Sana’a: Security officials say Yemen’s Iran-allied Al Houthi militiamen have handed over control of the main port in the Red Sea city of Hodeida to the government’s navy and coast guard.
They said Saturday’s transfer was carried out under the supervision of UN monitors as part of a deal reached in peace talks in Sweden earlier this month.
The officials spoke on condition of anonymity because they were not authorised to brief the media.
Retired Dutch general Patrick Cammaert, the head of the UN advance team charged with monitoring the ceasefire, arrived in Hodeida this week.
Under the deal, international monitors are to be deployed in Hodeida and a Redeployment Coordination Committee (RCC) including both sides, chaired by Cammaert, will oversee implementation. The committee started its meetings this week.
A UN source said Al Houthi forces, which control the city and its strategic port, had started to redeploy overnight.
“Our forces have started to redeploy since last night from Hodeida port, as agreed in Sweden,” an Al Houthi military spokesman told the group’s Al Masirah TV.

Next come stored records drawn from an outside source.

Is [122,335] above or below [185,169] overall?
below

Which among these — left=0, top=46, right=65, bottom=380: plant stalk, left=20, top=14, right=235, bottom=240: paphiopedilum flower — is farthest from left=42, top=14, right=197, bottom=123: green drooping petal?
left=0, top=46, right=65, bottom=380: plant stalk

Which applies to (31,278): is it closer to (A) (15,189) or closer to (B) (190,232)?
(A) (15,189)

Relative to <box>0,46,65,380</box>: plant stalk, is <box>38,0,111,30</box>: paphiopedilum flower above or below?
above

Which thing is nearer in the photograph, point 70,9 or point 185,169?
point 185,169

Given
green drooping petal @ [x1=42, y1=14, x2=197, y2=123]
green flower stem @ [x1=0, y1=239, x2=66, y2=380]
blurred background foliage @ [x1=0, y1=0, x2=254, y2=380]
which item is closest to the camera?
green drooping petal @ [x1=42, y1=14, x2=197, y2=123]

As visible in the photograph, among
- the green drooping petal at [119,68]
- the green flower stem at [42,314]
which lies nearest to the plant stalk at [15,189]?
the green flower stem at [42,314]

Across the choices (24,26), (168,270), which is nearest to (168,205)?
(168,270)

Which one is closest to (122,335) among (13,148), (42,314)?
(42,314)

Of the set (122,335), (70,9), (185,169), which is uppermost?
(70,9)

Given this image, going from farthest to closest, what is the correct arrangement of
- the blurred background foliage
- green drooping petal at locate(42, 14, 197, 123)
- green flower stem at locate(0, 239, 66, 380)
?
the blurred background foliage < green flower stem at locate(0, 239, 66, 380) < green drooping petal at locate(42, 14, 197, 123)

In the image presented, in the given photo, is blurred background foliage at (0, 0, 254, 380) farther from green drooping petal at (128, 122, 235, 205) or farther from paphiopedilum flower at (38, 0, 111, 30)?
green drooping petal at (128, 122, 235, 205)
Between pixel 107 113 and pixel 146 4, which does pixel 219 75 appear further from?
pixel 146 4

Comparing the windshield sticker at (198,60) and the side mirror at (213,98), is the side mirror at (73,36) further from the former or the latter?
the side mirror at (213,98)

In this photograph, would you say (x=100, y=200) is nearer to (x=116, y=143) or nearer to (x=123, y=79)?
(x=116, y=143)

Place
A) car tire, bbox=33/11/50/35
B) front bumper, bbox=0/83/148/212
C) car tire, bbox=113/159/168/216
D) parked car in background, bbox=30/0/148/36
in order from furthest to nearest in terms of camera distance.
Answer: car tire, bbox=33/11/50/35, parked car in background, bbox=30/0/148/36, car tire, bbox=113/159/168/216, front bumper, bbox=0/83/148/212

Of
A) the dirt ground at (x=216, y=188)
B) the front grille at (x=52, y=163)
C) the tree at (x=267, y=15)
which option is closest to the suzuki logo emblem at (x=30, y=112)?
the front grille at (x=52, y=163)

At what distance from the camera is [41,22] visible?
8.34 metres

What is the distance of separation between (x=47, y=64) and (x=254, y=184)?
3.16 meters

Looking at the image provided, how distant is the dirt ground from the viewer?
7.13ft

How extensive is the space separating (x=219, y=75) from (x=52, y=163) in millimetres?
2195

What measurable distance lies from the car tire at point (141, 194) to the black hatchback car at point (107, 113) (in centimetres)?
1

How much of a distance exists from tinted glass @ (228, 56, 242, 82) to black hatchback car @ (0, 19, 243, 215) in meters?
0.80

Al Houthis’ withdrawal from the province’s three ports of Hodeida, Salif and Rass Eisa is intended to be the first step in the implementation of the agreement, to be followed by both sides pulling their forces out of the city and the surrounding province.
It is still unclear how far they will withdraw and who will control the three ports and the city, or if the two sides will share control with UN monitors positioned between the two fronts.
Cammaert’s team will not be uniformed or armed, the UN has said, but it will provide support for the management of and inspections at the ports and strengthen the UN presence in the city.
Military officials from the government forces, which control some southern parts of the city, said they needed time to establish if Al Houthi forces had really withdrawn from the ports.
“They may be just replacing their men with others from the so-called coast guard forces,” one official said.
The agreement, the first significant breakthrough in peace efforts in five years, was part of confidence-building measures intended to pave the way for a wider truce and a framework for political negotiations.
The international community has been trying for months to avert a all-out government assault on Hodeida, the entry point for most of Yemen’s commercial goods and aid supplies, and a lifeline for millions of Yemenis on the verge of starvation.
The truce came into force on December 18.
On Friday, the United Nations said both parties had agreed to begin opening humanitarian corridors, starting with the key coastal road between Hodeida and Al Houthi-held capital, Sana’a.
The parties are due to present detailed plans for a full redeployment to Cammaert at the next RCC meeting on January 1, the United Nations said in a statement.
Yemen plunged into civil war in 2014 when the rebels captured the capital Sana’a. They now control most of northern Yemen, including Hodeida. A Saudi-led coalition has been fighting on the government side since 2015.
The talks in Sweden also produced a deal on the exchange of thousands of prisoners of war from both sides.